-- WORK TO BE COMPLETED --
Below are some records. Write out the lines from the one containing "From this photographic" to the last line, word for word, leaving out pictures.

-- INPUT ROWS --
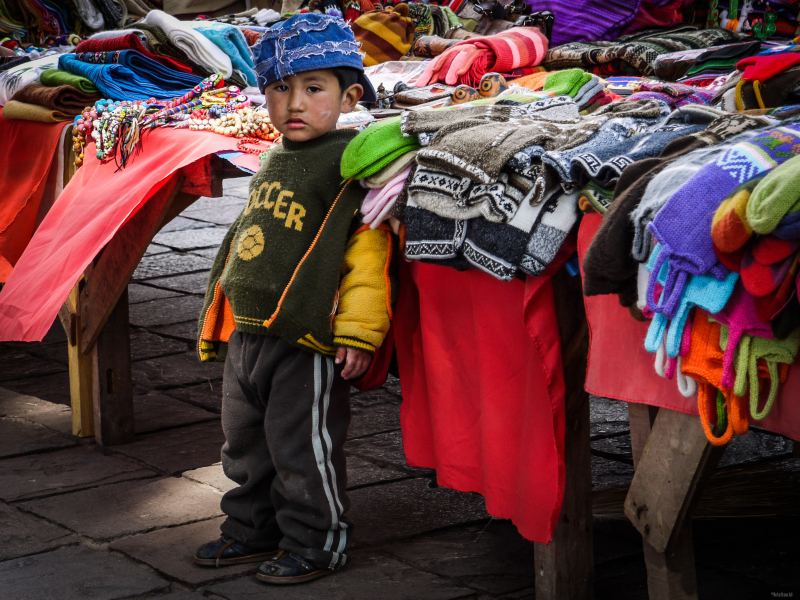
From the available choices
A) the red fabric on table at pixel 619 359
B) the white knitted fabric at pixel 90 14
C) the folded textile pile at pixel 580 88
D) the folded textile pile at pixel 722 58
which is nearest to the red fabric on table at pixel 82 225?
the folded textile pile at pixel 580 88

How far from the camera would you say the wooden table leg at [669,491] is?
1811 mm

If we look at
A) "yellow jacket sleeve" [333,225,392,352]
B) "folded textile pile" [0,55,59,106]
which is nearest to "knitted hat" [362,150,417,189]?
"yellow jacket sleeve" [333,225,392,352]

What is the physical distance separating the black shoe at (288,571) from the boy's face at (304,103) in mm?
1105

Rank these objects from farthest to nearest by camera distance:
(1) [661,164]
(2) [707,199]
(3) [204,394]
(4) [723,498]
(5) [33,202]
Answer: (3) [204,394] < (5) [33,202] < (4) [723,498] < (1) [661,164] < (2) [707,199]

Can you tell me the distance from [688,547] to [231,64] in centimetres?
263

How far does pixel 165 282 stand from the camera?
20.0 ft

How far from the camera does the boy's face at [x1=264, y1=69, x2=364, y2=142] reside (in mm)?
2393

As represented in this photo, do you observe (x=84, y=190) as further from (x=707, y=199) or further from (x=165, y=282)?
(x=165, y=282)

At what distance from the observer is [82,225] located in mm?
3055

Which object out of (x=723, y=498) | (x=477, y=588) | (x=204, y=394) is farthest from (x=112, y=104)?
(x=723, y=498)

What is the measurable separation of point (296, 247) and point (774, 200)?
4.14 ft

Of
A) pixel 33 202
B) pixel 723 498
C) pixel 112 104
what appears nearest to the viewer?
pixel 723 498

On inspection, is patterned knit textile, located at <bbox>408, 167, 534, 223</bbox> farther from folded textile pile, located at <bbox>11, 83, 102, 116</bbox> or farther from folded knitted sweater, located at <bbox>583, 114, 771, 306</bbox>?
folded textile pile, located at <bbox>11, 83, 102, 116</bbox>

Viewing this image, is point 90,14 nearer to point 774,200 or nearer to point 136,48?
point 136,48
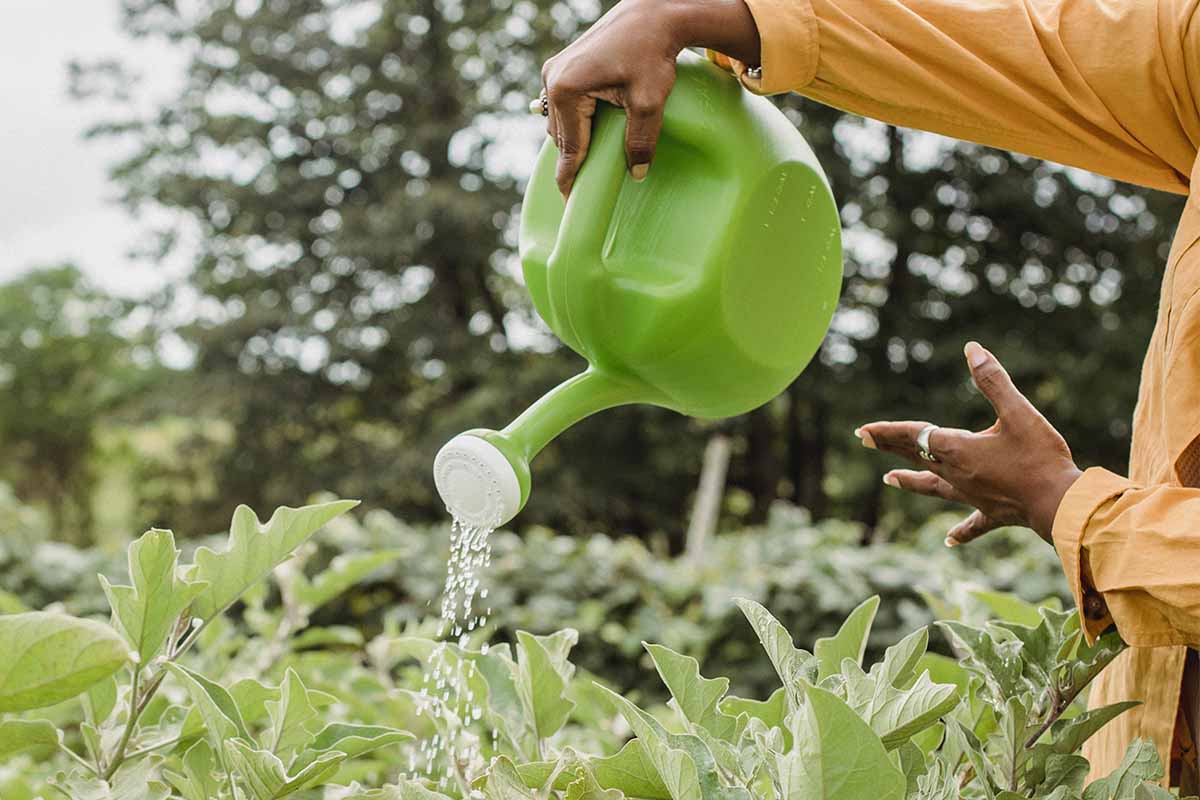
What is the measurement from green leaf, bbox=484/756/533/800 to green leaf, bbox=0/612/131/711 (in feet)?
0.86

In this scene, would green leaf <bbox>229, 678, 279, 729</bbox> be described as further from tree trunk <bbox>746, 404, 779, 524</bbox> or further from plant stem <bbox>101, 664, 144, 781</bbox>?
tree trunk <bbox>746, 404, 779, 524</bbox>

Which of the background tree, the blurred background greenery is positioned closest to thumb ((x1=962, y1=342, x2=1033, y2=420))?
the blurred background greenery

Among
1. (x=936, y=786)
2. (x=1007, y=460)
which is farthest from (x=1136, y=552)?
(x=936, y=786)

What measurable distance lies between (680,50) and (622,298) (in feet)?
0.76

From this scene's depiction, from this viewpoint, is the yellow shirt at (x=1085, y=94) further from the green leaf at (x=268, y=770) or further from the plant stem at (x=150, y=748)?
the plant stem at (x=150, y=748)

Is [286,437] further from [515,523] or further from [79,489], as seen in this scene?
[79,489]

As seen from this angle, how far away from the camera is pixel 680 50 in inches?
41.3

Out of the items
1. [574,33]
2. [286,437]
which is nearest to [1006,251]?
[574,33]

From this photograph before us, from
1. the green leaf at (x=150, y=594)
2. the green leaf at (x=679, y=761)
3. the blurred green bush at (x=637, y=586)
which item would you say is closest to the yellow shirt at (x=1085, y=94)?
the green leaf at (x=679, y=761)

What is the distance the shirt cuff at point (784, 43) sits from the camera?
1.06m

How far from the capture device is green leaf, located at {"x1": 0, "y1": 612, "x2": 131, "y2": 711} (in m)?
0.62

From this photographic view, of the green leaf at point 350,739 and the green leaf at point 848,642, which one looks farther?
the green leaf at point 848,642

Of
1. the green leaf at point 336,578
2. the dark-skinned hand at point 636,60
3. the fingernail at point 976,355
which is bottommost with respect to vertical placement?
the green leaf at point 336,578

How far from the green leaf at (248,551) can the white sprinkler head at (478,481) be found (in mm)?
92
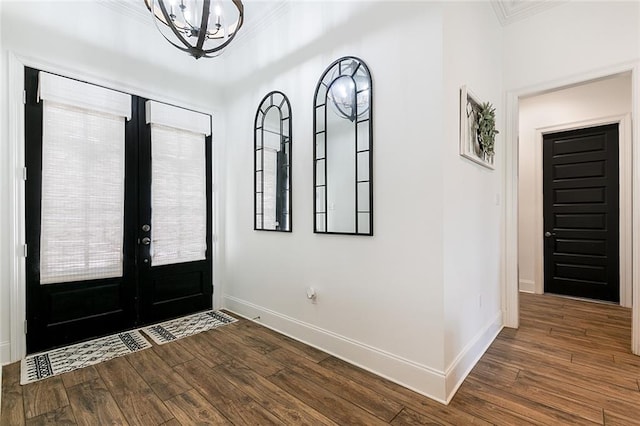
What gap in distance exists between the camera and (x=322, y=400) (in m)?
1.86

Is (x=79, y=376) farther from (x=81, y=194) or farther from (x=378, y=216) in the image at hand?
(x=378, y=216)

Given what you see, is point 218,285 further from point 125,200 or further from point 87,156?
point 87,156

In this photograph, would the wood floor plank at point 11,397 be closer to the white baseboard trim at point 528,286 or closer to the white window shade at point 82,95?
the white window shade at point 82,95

-- TASK ANSWER --
From this photographic view, of the green leaf at point 350,739 and the green leaf at point 848,642, which one looks farther?
the green leaf at point 848,642

Of
1. the green leaf at point 336,578
2. the dark-skinned hand at point 636,60
3. the fingernail at point 976,355
which is bottommost with respect to vertical placement?
the green leaf at point 336,578

How far from the green leaf at (248,551) can the white sprinkler head at (478,481) be found (in mm)?
92
What gap in distance exists between the camera and (x=322, y=400) (in m)?
1.86

Is (x=79, y=376) farther from (x=81, y=194) or farther from (x=378, y=216) in the image at hand?
(x=378, y=216)

Given what you see, is point 218,285 further from point 125,200 or further from point 87,156?
point 87,156

In this photograph, would the wood floor plank at point 11,397 be closer to the white baseboard trim at point 528,286 or closer to the white window shade at point 82,95?
the white window shade at point 82,95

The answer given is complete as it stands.